On Monday evening, the Oslo Chamber Music Festival presented the results of a Nordic “Call for Scores” with four compositions by four young composers. Under the heading “New Tones and Modern Classics”, these pieces were, somewhat puzzlingly, bookended by chamber arrangements of tone poems by Richard Strauss. Even though the combination of new and older music can be an interesting and enlightening one, this programme lacked cohesion and proved confounding.
The first of the new pieces was Sandrose by Ansgar Beste. Sandrose is the German word for desert rose, and the piece was in many ways a depiction of the formation of this crystalline structure. The composer is very much concerned with the use of extended playing techniques, and the four players – a pianist, clarinettist, violist, and a percussionist – made great use of these techniques, be they dragging a comb over the viola strings or blowing through the clarinet without a mouthpiece.
Rather less concerned with pitch, Sandrose focused instead on the percussive qualities of each instrument, creating an extremely complex polyrhythmic texture. While this layering of sounds is an interesting idea, I found the execution lacking. There was little obvious development, with similar complex rhythmic figures continuing throughout without much variation or contrast, and as a result, I found it difficult to maintain my engagement in the piece.
Phorisms, Book II by Jonas Skaarud followed. Phorisms consists of 27 miniatures for string quartet, tiny pieces lasting only a few seconds each. In his introduction to the work, Skaarud talked about his fascination for the incomplete and interrupted and indeed, these little miniatures were not stand-alone pieces, yet together they almost managed to constitute a cohesive whole. The miniatures ranged from simple chords to chaotic contrapuntal lines for different combinations of instruments within the string quartet. While the sonorities were at times very beautiful, I would have liked Skaarud to have developed these ideas a little further, as the miniatures simply felt all too brief.

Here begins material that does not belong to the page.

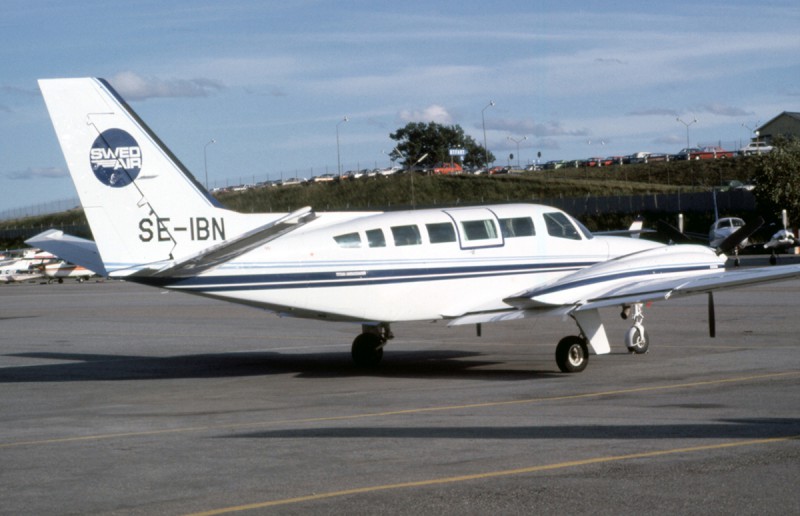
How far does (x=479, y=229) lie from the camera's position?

Jan Martin Smørdal’s less-sense, a piece taking its inspiration from the life of Saint Augustine, has a constant focus on self-denial and self-correction. The piece for piano, flute, clarinet, violin, cello and soprano, focused on an ever more frantic repetition of melodic fragments. Throughout, the musicians were seen scribbling furiously in the music, a form of self-correction, negating what they as performers and the composer wished to be played in favour of the wishes of some presumably higher being. The six musicians were very much an ensemble, with no single musician taking on a definite solo role. The singer played a mostly textural role, with the text often being obscured either by other instruments or by its actual delivery; she would often gasp the words, or sing them very high and softly in long, drawn-out phrases. I found this piece very exciting, although I felt it perhaps relied a little too much on theatrics. The constant scribbling in the music by the musicians, and especially the occasional panting from the soprano, often reduced the impact of the work instead of adding anything to it.